Le mois de février 2021 s’anime avec une lecture récente de la définition du temps de travail dans les Armées par la Cour de Justice Européenne. Le contentieux ancien est sur la table des magistrats à la suite d’un litige qui vise l’Armée Slovène (1) et l’un de ses anciens sous-officiers.
La règle de base ? Ne jamais sous-estimer un sous-officier !
C’est un vieux serpent de mer qui remonte à la surface puisque déjà en octobre 2017 le président de la République, Emmanuel Macron, chef des Armées fraîchement élu avait clairement indiqué que la transposition du Droit européen ne pouvait pas concerner les Armées et la Gendarmerie et que l’accumulation des normes de droit ignorait la singularité du métier de militaire avec le risque de réduire l’aptitude à l’engagement.
Nous aurions aimé une telle détermination avec l’alourdissement artificiel de la procédure pénale !
Toutefois la Gendarmerie, à qui on ne compte plus fleurette, sortait son Instruction provisoire n° 36132 le 8 juin 2016 en y intégrant des aménagements d’une partie des prescriptions européennes. La mesure la plus ostensible est le repos journalier d’au moins 11 heures consécutives par période de 24 heures.
L’administration a toutefois évité d’être trop rigide dans l’application des directives car si on évoque 48 heures de travail maximum par semaine, on indique aussi ce droit à …. une pause hebdomadaire de 24 heures par période de 7 jours.
Un jour de repos par semaine.

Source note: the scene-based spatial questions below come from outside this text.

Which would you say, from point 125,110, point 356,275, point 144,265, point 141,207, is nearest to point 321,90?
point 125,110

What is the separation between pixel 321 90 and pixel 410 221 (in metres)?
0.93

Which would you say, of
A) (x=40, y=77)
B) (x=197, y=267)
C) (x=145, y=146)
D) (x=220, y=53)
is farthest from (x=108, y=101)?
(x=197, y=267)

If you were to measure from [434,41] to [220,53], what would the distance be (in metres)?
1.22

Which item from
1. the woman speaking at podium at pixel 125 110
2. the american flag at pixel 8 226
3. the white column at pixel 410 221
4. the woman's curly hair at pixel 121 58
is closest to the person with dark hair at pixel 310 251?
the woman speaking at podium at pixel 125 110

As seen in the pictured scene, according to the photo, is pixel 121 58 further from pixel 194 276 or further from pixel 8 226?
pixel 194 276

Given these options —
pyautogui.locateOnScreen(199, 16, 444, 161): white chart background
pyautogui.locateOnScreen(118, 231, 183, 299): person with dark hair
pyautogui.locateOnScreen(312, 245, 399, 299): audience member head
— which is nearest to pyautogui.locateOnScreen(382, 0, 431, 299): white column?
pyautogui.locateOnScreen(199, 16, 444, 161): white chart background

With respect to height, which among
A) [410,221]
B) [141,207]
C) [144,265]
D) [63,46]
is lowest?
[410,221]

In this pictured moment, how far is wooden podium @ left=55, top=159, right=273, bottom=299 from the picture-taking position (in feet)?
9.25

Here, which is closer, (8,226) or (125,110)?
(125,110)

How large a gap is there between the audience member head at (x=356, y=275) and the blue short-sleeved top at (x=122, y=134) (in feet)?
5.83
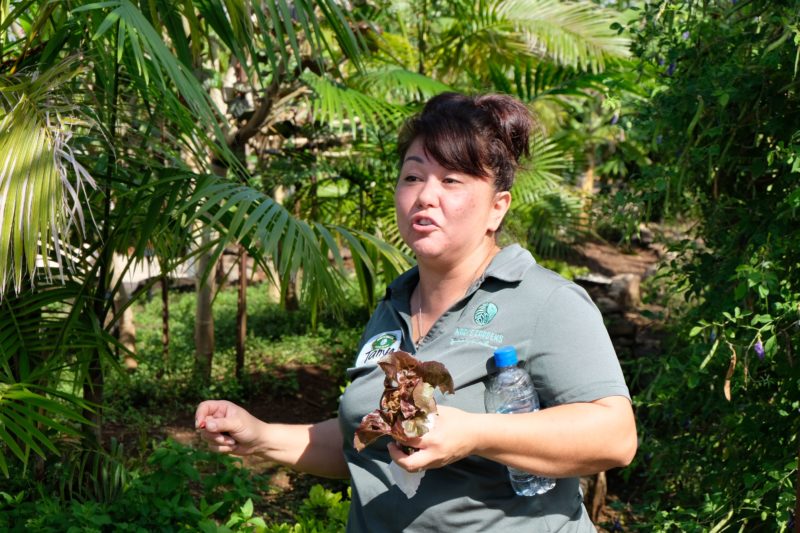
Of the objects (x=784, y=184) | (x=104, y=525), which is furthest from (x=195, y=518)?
(x=784, y=184)

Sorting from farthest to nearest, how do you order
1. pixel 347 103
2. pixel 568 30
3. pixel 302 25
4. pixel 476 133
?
1. pixel 568 30
2. pixel 347 103
3. pixel 302 25
4. pixel 476 133

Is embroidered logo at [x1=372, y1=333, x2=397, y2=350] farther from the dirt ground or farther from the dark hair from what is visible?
the dirt ground

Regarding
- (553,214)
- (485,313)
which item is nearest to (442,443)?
(485,313)

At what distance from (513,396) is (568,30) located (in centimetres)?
529

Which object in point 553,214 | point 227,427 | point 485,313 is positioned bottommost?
point 553,214

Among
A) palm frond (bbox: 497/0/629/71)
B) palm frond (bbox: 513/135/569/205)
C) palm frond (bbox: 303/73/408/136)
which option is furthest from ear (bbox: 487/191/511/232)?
palm frond (bbox: 497/0/629/71)

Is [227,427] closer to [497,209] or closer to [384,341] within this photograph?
[384,341]

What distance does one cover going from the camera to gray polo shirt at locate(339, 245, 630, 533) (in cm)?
162

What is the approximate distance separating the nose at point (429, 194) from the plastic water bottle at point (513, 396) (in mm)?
324

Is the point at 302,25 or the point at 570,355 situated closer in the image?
the point at 570,355

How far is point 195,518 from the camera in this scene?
3490 millimetres

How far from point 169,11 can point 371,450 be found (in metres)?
2.14

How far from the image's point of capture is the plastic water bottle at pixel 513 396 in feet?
5.19

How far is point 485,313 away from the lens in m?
1.74
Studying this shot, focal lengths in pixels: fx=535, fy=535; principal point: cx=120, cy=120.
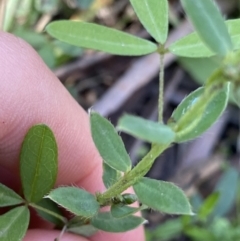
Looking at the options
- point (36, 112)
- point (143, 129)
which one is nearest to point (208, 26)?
point (143, 129)

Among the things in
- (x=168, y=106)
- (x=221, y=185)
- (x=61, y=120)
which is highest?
(x=61, y=120)

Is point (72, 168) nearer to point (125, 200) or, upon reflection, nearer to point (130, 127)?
point (125, 200)

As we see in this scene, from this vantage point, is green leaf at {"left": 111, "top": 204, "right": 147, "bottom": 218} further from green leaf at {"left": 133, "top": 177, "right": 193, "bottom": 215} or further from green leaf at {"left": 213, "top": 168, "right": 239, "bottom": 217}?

Voilà une avancée sociale !
Les contre-arguments qui s’opposent au droit européen sont nombreux. La France par exemple indique que cela exigerait des besoins supplémentaires en personnels associant une hausse des dépenses militaires et que la directive 2003/88 est incompatible avec le principe de « disponibilité ». Vous savez cette aptitude à servir « en tout temps et en tous lieux » cet ADN scellé dans le Statut général des militaires. En outre, cela « banaliserait » le métier des armes en le rapprochant du travail des fonctionnaires civils.
Allez demander à un gendarme s’il est fonctionnaire ? Il va vous répondre quoi ?
Les motivations française et espagnole ne sont pas celles de nos voisins germains. Les arguments allemands sont audibles et c’est toute la richesse d’un débat. Leur point de vue fait valoir que les « militaires sont amenés à exercer, dans des conditions normales, au quotidien, bon nombre d’activités, souvent identiques ou semblables à des activités civiles qui ne présentent pas plus de particularités inhérentes que celles effectuées par des fonctionnaires. » En conséquence, « rien ne justifierait que les militaires soient exposés, davantage que ces fonctionnaires civils, à des risques pour leur santé et leur sécurité dans une telle situation. »
Yawohl !
On développe cette distinction entre le « service courant » et les activités dites « spécifiques » pour lesquelles la directive sur le temps de travail ne s’appliquerait pas. L’avocat général de la Cour de Justice Européenne (qui est un fonctionnaire) a cité les opérations extérieures et intérieures, ainsi que la formation initiale et la préparation opérationnelle, même si ces dernières sont exercées dans les conditions habituelles, conformément à la mission impartie aux forces armées.
La morale de l’histoire qui s’écrit aujourd’hui pour demain, c’est qu’à force de vouloir ressembler à un fonctionnaire on finit par le devenir ! Pourtant lorsqu’on intègre les Armées c’est pour être différent, avec une vision différente de l’engagement, même au quotidien.
N’oublions pas !
On ne peut écarter dans une lecture globale que les sujétions spécifiques du gendarme sont compensées par 45 jours de congés par an, un Logement Concédé par Nécessité Absolue de Service, 2 jours de repos par semaine et des dispositions au titre des autorisations d’absence. Un équilibre statutaire est toujours fragile et manipuler un domino peut s’avérer, à terme, très dangereux.